Introduction

Tuning of particle accelerators is a notoriously difficult and time-consuming task. While some methods, such as numerical optimisers, have successfully been used to address these issues, many tuning tasks are too complex, high-dimensional and non-linear to be solved without more advanced methods. As a result, much of particle accelerators tuning can still only be done by hand by human experts with many years of experience. This manual tuning usually requires a lot of time, is difficult to reproduce and relies on the availability of the respective expert operators for each particular tuning task. Consequentially, the need for manual tuning reduces the research output particle accelerators are capable of delivering.

Reinforcement learning is an advanced machine learning method that has recently been shown to be capable of solving highly complex control problems like magnetic control of the plasma in a Tokamak fusion reactor. At ARES, we employ reinforcement learning in a so-called optimiser learning setup, to train a neural network to tune the transverse trajectory of the electron beam towards beam properties on a diagnostic screen as requested by the human operator. The fully trained agent manages to perform this tuning task about 4x faster than expert human operators, while achieving a tuning result as good as that achieved by the human operators. Notably, the trained agent never actually needed to interact with the real accelerator during training.

Instead, the agent has gathered experience equivalent to over 2 years of continuous beam time using a specially design high-speed simulation. Methods like domain randomisation ensure that the sim2real domain gap is then properly bridges without the requirement for fine-tuning on the real accelerator.

Ultimately, the experience gained and methods developed training this agent of the transverse beam tuning task at ARES can now be transferred to even more complex tasks on many other particle accelerators. The more of these autonomous tuning methods are deployed at these high-impact research facilities, the close we will get to a paradigm shift in accelerator operation, where physicists can focus on the requirements for their experiments instead of the settings required to achieve them, as the latter will one day be taken care of by autonomous accelerators.

Purpose/goal/objectives:

• Automation of complex particle accelerator tuning tasks that to-date can only be solved by expert operators because they cannot feasibly be solved by conventional methods such as numerical optimisation.
• Reduction of tuning times, ultimately increasing the availability of accelerators and their scientific output.
• Push the limits of operability to enable cutting edge experiments.
• Identification of methods for deploying reinforcement learning to complex real-world facilities.

References:

• J. Kaiser, C. Xu, A. Eichler, A. Santamaria Garcia, O. Stein, E. Bründermann, W. Kuropka, H. Dinter, F. Mayet, T. Vinatier, F. Burkart, H. Schlarb
  Learning to Do or Learning While Doing: Reinforcement Learning and Bayesian Optimisation for Online Continuous Tuning
  arXiv, 2023
• C. Xu, J. Kaiser, E. Bründermann, A. Eichler, A.-S. Müller, A. Santamaria Garcia
  Beam Trajectory Control with Lattice-agnostic Reinforcement Learning
  Proceedings of the 14th International Particle Accelerator Conference, 2023.
• J. Kaiser, O. Stein, A. Eichler
  Learning-based Optimisation of Particle Accelerators Under Partial Observability Without Real-World Training
  Proceedings of the 39th International Conference on Machine Learning, 2022.
• A. Eichler, F. Burkart, J. Kaiser, W. Kuropka, O. Stein, E. Bründermann, A. Santamaria Garcia, C. Xu
  First Steps Toward an Autonomous Accelerator, A Common Project Between DESY and KIT
  Proceedings of the 12th International Particle Accelerator Conference, 2021.

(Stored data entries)
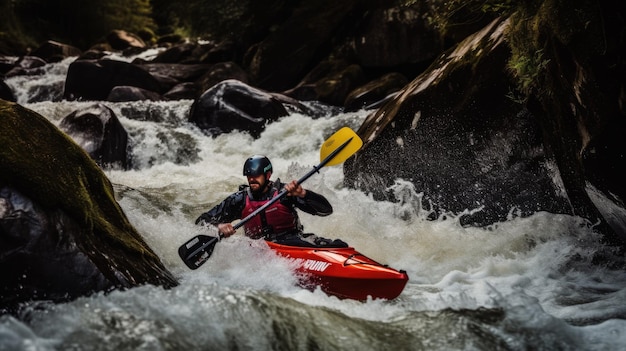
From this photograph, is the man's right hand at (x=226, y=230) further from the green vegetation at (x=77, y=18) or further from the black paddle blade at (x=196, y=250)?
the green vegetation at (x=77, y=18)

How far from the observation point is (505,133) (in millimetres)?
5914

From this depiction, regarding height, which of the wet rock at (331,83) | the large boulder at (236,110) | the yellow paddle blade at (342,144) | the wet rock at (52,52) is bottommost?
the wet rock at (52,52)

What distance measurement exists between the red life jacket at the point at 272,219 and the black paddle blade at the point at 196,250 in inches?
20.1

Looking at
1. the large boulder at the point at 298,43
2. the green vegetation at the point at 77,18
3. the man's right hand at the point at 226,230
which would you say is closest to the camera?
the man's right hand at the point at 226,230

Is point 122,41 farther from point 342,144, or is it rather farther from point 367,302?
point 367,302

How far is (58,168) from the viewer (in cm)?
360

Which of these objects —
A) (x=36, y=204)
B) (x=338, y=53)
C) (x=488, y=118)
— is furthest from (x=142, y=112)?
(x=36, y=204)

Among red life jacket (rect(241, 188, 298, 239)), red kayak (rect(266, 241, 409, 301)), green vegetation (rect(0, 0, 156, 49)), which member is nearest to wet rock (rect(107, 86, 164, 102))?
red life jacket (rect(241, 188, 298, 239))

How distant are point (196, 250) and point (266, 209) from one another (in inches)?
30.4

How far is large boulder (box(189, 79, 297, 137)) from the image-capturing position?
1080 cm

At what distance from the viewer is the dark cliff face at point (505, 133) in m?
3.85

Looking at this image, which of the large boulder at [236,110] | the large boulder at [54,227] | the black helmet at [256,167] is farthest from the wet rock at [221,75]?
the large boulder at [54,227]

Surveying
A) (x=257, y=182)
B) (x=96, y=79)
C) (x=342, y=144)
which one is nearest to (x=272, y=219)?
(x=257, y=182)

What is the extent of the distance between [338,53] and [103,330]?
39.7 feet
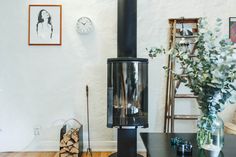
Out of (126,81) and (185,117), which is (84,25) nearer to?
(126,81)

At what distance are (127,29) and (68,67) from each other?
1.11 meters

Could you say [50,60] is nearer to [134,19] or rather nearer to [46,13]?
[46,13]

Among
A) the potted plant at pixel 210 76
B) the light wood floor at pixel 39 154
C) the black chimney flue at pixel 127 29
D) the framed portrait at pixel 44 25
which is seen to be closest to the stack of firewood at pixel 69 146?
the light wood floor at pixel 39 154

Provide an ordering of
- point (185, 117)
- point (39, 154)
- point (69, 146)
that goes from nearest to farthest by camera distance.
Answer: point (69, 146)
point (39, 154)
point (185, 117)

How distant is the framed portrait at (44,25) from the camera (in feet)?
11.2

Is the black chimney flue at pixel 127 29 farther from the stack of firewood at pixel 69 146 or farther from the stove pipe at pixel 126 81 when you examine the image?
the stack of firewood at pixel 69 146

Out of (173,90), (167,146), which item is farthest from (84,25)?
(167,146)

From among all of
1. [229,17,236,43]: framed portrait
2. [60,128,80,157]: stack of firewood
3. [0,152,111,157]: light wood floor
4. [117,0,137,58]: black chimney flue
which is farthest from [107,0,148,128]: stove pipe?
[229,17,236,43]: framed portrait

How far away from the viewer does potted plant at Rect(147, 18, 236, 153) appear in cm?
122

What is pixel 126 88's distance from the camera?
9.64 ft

...

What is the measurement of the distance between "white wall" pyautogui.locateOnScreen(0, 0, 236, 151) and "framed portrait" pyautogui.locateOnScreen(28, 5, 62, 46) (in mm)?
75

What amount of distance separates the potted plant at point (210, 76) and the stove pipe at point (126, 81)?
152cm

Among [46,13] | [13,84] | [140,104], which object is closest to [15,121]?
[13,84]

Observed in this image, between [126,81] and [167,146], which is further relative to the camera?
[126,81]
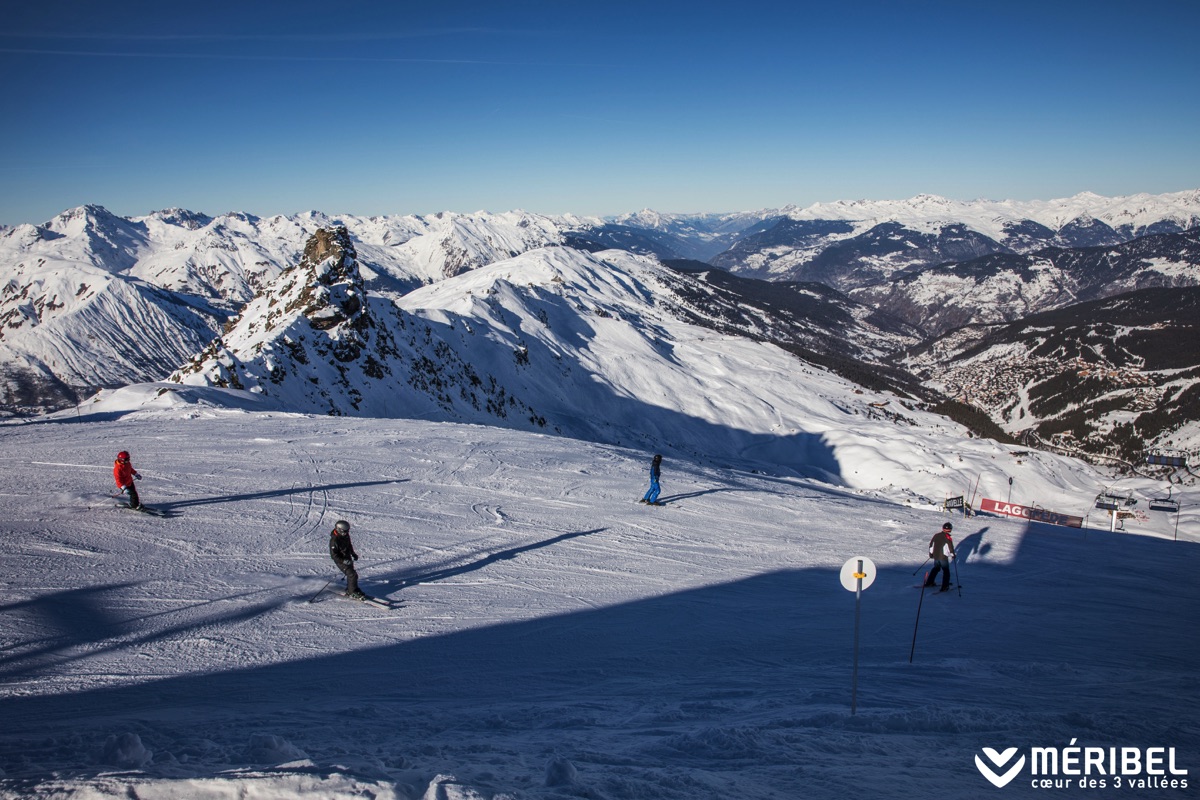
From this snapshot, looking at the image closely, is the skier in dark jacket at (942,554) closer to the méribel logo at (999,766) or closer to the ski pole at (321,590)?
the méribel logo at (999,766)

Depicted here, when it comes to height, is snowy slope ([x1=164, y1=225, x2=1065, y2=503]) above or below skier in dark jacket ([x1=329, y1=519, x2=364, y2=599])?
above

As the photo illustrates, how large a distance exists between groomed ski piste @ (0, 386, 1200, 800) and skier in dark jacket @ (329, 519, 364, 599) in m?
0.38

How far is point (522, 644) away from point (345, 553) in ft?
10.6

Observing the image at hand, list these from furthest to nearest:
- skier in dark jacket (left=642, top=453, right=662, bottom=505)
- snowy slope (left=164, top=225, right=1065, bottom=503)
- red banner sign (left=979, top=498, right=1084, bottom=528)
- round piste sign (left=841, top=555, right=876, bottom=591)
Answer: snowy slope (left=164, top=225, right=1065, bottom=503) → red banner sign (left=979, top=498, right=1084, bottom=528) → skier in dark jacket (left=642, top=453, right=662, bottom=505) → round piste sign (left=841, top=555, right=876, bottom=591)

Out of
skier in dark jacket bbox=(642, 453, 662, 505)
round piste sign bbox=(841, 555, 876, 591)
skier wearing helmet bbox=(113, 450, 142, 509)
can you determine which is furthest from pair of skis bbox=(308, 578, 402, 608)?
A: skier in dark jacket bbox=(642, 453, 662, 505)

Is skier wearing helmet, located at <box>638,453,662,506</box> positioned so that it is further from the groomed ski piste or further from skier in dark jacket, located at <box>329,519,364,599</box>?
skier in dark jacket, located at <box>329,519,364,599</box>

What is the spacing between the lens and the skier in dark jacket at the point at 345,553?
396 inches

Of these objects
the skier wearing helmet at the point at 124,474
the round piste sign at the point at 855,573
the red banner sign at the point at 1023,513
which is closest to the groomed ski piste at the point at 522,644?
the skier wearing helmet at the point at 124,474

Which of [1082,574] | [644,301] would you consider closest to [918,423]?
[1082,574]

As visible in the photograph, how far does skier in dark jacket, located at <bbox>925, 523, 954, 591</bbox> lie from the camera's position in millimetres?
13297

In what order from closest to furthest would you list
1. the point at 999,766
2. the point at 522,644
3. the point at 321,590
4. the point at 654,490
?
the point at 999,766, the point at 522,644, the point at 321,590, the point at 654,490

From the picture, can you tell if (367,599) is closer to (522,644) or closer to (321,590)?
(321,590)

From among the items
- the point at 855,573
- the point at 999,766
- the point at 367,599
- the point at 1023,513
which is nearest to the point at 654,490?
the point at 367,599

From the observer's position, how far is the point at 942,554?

* * *

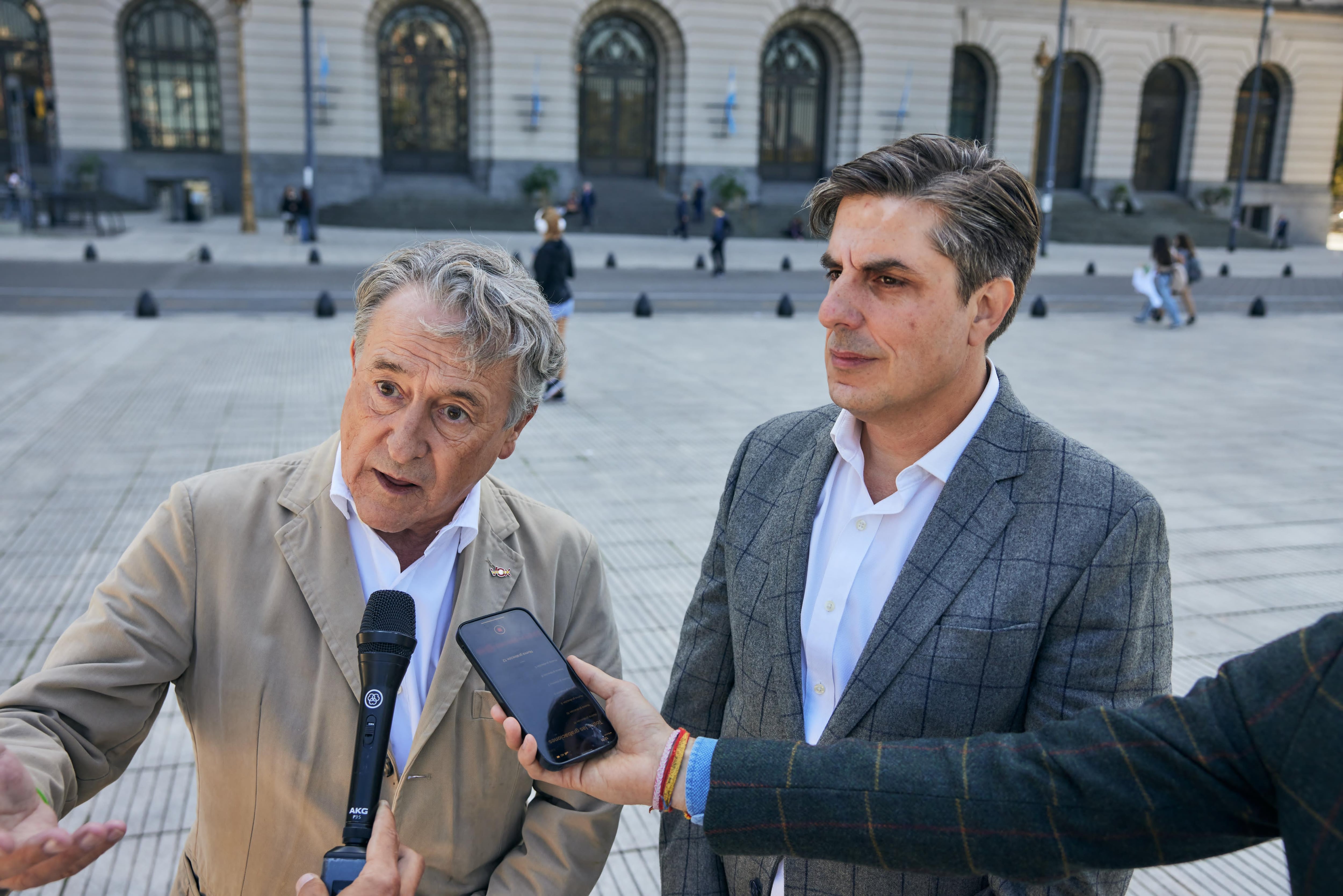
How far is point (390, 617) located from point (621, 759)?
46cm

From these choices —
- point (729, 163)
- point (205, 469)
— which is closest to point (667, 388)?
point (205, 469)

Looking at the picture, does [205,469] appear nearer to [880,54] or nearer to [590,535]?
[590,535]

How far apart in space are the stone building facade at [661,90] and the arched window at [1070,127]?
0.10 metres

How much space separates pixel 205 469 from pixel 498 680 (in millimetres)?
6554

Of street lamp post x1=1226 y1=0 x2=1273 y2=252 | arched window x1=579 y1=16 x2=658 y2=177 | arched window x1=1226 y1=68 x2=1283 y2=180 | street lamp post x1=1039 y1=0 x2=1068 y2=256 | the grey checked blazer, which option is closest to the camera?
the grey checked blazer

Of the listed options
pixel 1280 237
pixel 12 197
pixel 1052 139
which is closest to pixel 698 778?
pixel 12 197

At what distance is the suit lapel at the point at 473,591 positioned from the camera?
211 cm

- **STUDY QUESTIONS**:
A - Name the title of every work listed under "References:" in the accelerator tuning text.
B - Print the accelerator tuning text from "Ultimately, the experience" up to and including "by autonomous accelerators.".

- **ANSWERS TO THIS EXERCISE**:
A -
- Learning to Do or Learning While Doing: Reinforcement Learning and Bayesian Optimisation for Online Continuous Tuning
- Beam Trajectory Control with Lattice-agnostic Reinforcement Learning
- Learning-based Optimisation of Particle Accelerators Under Partial Observability Without Real-World Training
- First Steps Toward an Autonomous Accelerator, A Common Project Between DESY and KIT

B -
Ultimately, the experience gained and methods developed training this agent of the transverse beam tuning task at ARES can now be transferred to even more complex tasks on many other particle accelerators. The more of these autonomous tuning methods are deployed at these high-impact research facilities, the close we will get to a paradigm shift in accelerator operation, where physicists can focus on the requirements for their experiments instead of the settings required to achieve them, as the latter will one day be taken care of by autonomous accelerators.